Cerdas Tapi Tidak Mencerdaskan
Jumat, 03 April 2009 – 21:20 WIB
Jika pun berbeda pendapat, seperti di BPUPKI dan PPKI, misalnya tentang dasar negara, apakah berdasarkan Islam atau nasional, sangat melukiskan betapa bermutunya pemimpin saat itu. Beda pendapat selalu dengan argumentasi yang rasional. Usai berdebat sampai ke ubun-ubun, toh masih bisa sama makan siang seraya bersenda gurau penuh keakraban.
***
Toh Pemilu 1955 bukannya tanpa cela.
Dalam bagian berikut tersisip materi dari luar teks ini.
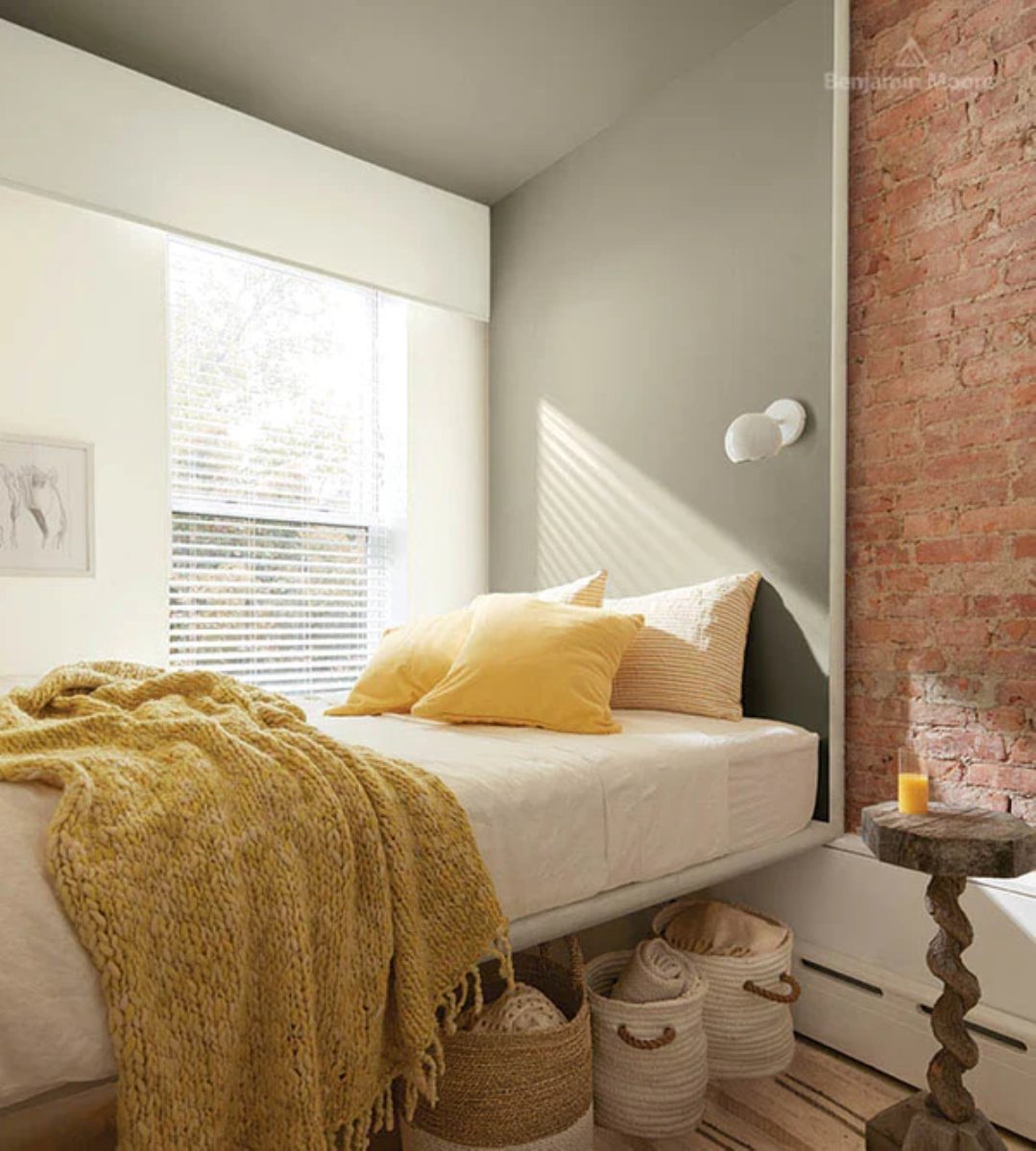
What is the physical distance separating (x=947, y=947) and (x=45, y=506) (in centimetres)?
259

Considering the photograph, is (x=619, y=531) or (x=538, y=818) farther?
(x=619, y=531)

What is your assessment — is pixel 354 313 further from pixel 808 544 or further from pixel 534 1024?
pixel 534 1024

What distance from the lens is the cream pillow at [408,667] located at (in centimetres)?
245

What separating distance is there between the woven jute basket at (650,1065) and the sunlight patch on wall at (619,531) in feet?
3.21

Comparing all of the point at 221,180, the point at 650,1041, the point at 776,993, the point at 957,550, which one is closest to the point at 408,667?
the point at 650,1041

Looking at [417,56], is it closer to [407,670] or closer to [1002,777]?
[407,670]

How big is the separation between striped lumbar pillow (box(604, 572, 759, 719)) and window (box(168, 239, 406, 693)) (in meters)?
1.33

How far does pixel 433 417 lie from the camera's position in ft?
11.7

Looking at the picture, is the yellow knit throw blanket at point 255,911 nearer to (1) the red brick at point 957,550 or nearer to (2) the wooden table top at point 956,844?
(2) the wooden table top at point 956,844

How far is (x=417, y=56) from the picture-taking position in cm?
275

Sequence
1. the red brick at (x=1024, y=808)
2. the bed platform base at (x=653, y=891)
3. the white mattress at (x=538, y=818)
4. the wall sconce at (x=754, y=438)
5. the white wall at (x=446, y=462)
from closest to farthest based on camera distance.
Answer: the white mattress at (x=538, y=818) < the bed platform base at (x=653, y=891) < the red brick at (x=1024, y=808) < the wall sconce at (x=754, y=438) < the white wall at (x=446, y=462)

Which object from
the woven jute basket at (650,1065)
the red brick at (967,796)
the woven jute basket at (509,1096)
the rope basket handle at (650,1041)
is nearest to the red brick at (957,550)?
the red brick at (967,796)

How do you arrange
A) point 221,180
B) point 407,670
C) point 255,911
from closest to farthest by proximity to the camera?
point 255,911 < point 407,670 < point 221,180

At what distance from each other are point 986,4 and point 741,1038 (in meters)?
2.50
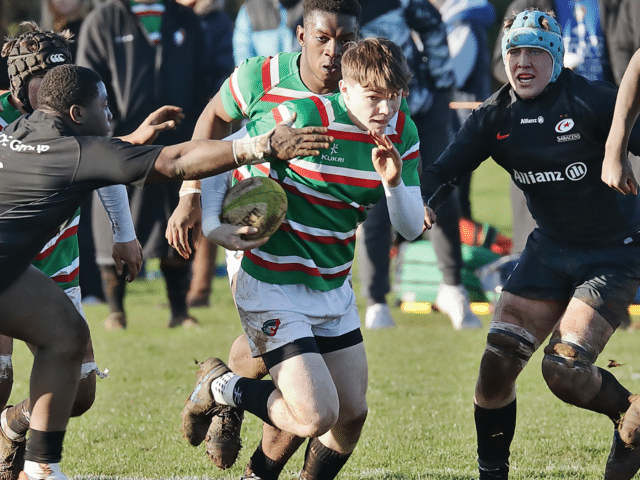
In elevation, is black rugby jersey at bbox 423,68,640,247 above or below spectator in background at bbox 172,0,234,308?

Pemilu yang mengantarkan Indonesia ke era demokrasi dan kabinet parlementer itu mengakibatkan kabinet jatuh bangun. Euforia bangkit bersama KKN yang dilukiskan Mochtar Lubis dalam novel Senja di Jakarta. Bung Karno menyudahi segalanya dengan Dekrit 5 Juli 1959. Konstituante dibubarkan, berikut Masyumi dan PSI. Indonesia masuk ke era Demokrasi Terpimpin, jika tak dikatakan diktator.
Orde Baru muncul mengoreksi Orde Lama. Panglima tak lagi politik, tapi ekonomi yang disuarakan Golkar. Semenjak itu materi menjadi tema, dan orang pun berlomba-lomba, bahkan memunculkan konglomerasi yang memang dibangun rezim Orde Baru. Pertumbuhan bagus, walau jurang kaya miskin pun menganga lebar. Pembangunan ditopang utang luar negeri, bahkan tak bisa menyangga krisis ekonomi 1997-1998, dan Orde Baru pun ribuh bagaikan istana pasir.